* Start GIVEN RECORDS *
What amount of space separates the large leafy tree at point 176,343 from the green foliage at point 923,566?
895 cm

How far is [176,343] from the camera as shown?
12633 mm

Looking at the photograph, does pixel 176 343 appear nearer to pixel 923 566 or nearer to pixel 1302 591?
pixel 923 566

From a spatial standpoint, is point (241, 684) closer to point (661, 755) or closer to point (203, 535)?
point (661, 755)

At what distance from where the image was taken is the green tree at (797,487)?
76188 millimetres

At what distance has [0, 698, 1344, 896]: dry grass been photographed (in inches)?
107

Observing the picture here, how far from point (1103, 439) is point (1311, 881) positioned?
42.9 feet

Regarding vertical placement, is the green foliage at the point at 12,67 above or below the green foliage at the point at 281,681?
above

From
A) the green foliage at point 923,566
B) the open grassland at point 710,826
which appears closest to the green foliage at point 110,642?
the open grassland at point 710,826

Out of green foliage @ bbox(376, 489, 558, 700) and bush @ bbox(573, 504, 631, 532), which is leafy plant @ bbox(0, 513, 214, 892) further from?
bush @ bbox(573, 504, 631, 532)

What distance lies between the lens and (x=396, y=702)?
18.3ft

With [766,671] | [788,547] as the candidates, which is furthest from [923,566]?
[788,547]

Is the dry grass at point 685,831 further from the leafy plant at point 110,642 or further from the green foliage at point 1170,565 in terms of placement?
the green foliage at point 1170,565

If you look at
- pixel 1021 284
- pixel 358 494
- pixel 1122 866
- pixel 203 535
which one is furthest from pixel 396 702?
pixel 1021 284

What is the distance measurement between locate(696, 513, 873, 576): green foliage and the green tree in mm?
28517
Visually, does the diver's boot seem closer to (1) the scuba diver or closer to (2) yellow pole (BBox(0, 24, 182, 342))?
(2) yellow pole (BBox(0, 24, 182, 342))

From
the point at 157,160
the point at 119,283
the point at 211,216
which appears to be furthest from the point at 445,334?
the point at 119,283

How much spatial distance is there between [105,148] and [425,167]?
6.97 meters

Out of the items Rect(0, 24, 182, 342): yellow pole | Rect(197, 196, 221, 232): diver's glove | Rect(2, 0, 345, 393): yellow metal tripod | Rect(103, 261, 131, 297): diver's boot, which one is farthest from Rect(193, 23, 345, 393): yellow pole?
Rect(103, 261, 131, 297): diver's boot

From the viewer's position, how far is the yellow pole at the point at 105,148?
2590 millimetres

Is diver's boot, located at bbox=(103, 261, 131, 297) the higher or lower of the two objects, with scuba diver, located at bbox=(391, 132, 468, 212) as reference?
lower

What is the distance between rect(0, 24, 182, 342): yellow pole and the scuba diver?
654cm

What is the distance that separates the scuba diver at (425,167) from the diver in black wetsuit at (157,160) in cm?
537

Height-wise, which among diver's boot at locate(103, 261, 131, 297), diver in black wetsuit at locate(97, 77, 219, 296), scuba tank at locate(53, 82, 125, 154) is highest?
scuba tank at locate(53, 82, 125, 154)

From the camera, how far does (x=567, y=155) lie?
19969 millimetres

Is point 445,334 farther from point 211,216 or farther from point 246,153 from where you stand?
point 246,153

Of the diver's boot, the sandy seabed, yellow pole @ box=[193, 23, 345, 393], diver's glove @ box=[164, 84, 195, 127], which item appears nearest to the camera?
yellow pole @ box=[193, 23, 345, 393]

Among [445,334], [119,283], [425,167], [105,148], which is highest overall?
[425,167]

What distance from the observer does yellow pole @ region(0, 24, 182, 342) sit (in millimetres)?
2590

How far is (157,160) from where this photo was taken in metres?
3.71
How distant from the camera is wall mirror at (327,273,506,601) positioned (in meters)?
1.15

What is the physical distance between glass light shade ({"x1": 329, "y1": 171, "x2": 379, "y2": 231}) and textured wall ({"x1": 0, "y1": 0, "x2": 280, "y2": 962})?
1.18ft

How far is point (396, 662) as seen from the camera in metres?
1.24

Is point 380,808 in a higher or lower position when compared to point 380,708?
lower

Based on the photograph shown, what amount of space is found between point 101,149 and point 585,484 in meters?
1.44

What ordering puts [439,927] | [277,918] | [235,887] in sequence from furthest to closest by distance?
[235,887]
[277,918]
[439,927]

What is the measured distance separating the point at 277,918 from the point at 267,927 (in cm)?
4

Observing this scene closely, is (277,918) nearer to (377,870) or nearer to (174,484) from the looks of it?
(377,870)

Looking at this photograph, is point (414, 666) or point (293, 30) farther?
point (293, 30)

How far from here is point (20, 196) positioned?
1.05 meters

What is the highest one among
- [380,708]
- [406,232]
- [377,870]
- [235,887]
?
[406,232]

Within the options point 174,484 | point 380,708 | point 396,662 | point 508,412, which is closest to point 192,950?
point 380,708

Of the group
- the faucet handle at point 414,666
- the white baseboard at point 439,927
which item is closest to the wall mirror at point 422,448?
* End GIVEN RECORDS *
• _OBJECTIVE_
Type out the full listing again, exactly as given.

• _EXERCISE SOLUTION_
What amount of space separates the large leafy tree at point 176,343 from the green foliage at point 923,566?
895 cm

How far is [176,343] from the camera as shown?
12633 mm

Looking at the photograph, does pixel 176 343 appear nearer to pixel 923 566 or nearer to pixel 1302 591?
pixel 923 566

From a spatial standpoint, is point (241, 684) closer to point (661, 755) or closer to point (203, 535)?
point (661, 755)

At what distance from where the image was taken is the green tree at (797,487)?
76188 millimetres

At what distance has [0, 698, 1344, 896]: dry grass been photographed (in inches)?
107

Observing the picture here, how far from point (1103, 439) is point (1311, 881) positioned?
42.9 feet

Regarding vertical placement, is the green foliage at the point at 12,67 above or below the green foliage at the point at 281,681?
above

From
A) the green foliage at point 923,566
B) the open grassland at point 710,826
which appears closest to the green foliage at point 110,642?
the open grassland at point 710,826

Out of green foliage @ bbox(376, 489, 558, 700) and bush @ bbox(573, 504, 631, 532), which is leafy plant @ bbox(0, 513, 214, 892) further from?
bush @ bbox(573, 504, 631, 532)

What distance lies between the lens and (x=396, y=702)?
18.3ft

With [766,671] | [788,547] as the candidates, which is furthest from [923,566]?
[788,547]

Is the dry grass at point 685,831 further from the leafy plant at point 110,642 or further from the green foliage at point 1170,565 in terms of placement?
the green foliage at point 1170,565

If you look at
- pixel 1021 284
- pixel 358 494
- pixel 1122 866
- pixel 203 535
which one is furthest from pixel 396 702?
pixel 1021 284

What is the distance measurement between locate(696, 513, 873, 576): green foliage and the green tree in mm?
28517
Visually, does the diver's boot seem closer to (1) the scuba diver or closer to (2) yellow pole (BBox(0, 24, 182, 342))?
(2) yellow pole (BBox(0, 24, 182, 342))

From
the point at 157,160
the point at 119,283
the point at 211,216
which appears to be furthest from the point at 445,334?
the point at 119,283

How much spatial distance is there between [105,148] and [425,167]?
6.97 meters

Out of the items Rect(0, 24, 182, 342): yellow pole | Rect(197, 196, 221, 232): diver's glove | Rect(2, 0, 345, 393): yellow metal tripod | Rect(103, 261, 131, 297): diver's boot, which one is farthest from Rect(193, 23, 345, 393): yellow pole?
Rect(103, 261, 131, 297): diver's boot

From the viewer's position, how far is the yellow pole at the point at 105,148?
2590 millimetres

Is diver's boot, located at bbox=(103, 261, 131, 297) the higher or lower of the two objects, with scuba diver, located at bbox=(391, 132, 468, 212) as reference?
lower

What is the distance between rect(0, 24, 182, 342): yellow pole and the scuba diver?
654cm

What is the distance that separates the scuba diver at (425,167) from the diver in black wetsuit at (157,160) in cm?
537

Height-wise, which among diver's boot at locate(103, 261, 131, 297), diver in black wetsuit at locate(97, 77, 219, 296), scuba tank at locate(53, 82, 125, 154) is highest?
scuba tank at locate(53, 82, 125, 154)

From the camera, how far does (x=567, y=155) lie?
19969 millimetres

Is point 445,334 farther from point 211,216 or farther from point 246,153 from where you stand?
point 246,153

Of the diver's boot, the sandy seabed, yellow pole @ box=[193, 23, 345, 393], diver's glove @ box=[164, 84, 195, 127], which item appears nearest to the camera?
yellow pole @ box=[193, 23, 345, 393]

Among [445,334], [119,283], [425,167], [105,148], which is highest overall?
[425,167]

What distance from the observer does yellow pole @ region(0, 24, 182, 342) sit (in millimetres)?
2590

How far is (157,160) from where this photo was taken in metres?
3.71
How distant from the camera is wall mirror at (327,273,506,601) positioned (in meters)?
1.15

What is the physical distance between glass light shade ({"x1": 329, "y1": 171, "x2": 379, "y2": 231}) and textured wall ({"x1": 0, "y1": 0, "x2": 280, "y2": 962})?
1.18ft

How far is point (396, 662) as seen from the camera in metres?
1.24

Is point 380,808 in a higher or lower position when compared to point 380,708?
lower

Based on the photograph shown, what amount of space is found between point 101,149 and point 585,484 in meters?
1.44

What ordering puts [439,927] | [277,918] | [235,887] in sequence from furthest to closest by distance?
[235,887]
[277,918]
[439,927]

What is the measured distance separating the point at 277,918 from the point at 267,927 (in cm)?
4

Observing this scene closely, is (277,918) nearer to (377,870) or nearer to (174,484) from the looks of it?
(377,870)

Looking at this photograph, is point (414, 666) or point (293, 30) farther?
point (293, 30)

How far from here is point (20, 196) positioned?
1.05 meters

What is the highest one among
- [380,708]
- [406,232]
- [377,870]
- [235,887]
?
[406,232]

Within the options point 174,484 | point 380,708 | point 396,662 | point 508,412, which is closest to point 192,950?
point 380,708

Of the group
- the faucet handle at point 414,666
- the white baseboard at point 439,927
which item is closest to the wall mirror at point 422,448?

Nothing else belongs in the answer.